To end this compromise will, in the mass market, make independent advice appear far more complex and expensive than that offered by the agents of those who can pay their salespeople salaries and bonuses from the profits of product manufacturing.
The lie that is “free advice” will live again in the marketing of the banks and insurers and fund managers.
It is not commission that is evil, it is manufacturer marketing practice offering encouragement to the unscrupulous. Both sides of that can be easily stopped by the FSA.
The other streams – sustainability, reputation and professionalism sound sensible – but proposes an incredible maze of fine dividing lines and ruinous change.
It is a bit Blairite, in that there are previous rules that could do the job but as there is no will to do the hard work of enforcement, it is easier to develop new rules and see if they somehow work.
The maze starts with Generic advice – a good intention – but leads on to primary advice, a wolf in sheep’s clothing that will destroy the concept and value of advice once and for all in the consumer’s mind because it does not need to be suitable. It is primary selling, not advice.
Beyond primary advice lie several other sorts. There is no point me defining them to you. Consumers will not care anyway. Paul Lewis gives an interesting talk in which he demonstrates that depolarisation – the last big general bit of regulation – changed the number of different types of adviser from three – independent or tied or non – to 4,731.

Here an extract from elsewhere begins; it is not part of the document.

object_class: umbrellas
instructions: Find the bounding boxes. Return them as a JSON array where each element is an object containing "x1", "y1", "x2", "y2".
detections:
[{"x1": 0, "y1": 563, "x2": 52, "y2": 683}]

The RDR will increase even that insane situation geometrically. Paul calls this process “complexification”. It is a key strategy of the banks. If you complexify enough, consumers become so confused they can easily be taken advantage of.
Instead of all this, the RDR should go back to basics and focus on getting a clear gap in consumers’ and retailers’ minds between what is advice and what is just selling without regard to suitability.
Instead, the FSA, having created the specific concept of advice, as being a process where responsibility for any decision moves from the buyer to the seller, (caveat emptor becomes caveat vendor if you give advice) has utterly failed to promote or support that difference as being of value. It has left advice unvalued in the eyes of all but the wisest of consumers.
This was once the only borderline in retail financial services regulation. The clearest evidence of how irrelevant that border has become – is in the title “generic advice” as chosen by the Treasury for the review it asked Otto Thoresen to do. In FSA terms that is a regulatory breach.
“Advice” is specific, it is: “Mrs Smith you should do this.” If I say that and I am wrong, I pay before the ombudsman. When I say: “Mrs Smith a lot of people like you might think of this”, that is information. If it is wrong, I do not pay. That is why Otto clearly states in the first bold print he uses in his review: “The service can be more accurately described as providing information or guidance to people”.
The irony in the RDR is that it is the regulator’s failure to police that one line between advice and selling without responsibility and thus ensure that regulated advice is seen as being different and valuable, that is the cause of broken. If you cannot enforce one border, so that even people as well educated as Treasury ministers understand it is logic, how can you enforce the dozens envisaged within the RDR?
The first step needed for advice to flourish in scale and quality is for the FSA to promote one key truth. “If you buy with advice you are far better off than if you buy without it.” Only once the value of advice has been re-established can it withstand, in the mass market, the many changes for the better envisaged in the RDR. The RDR should be stalled until that is done. Thank you.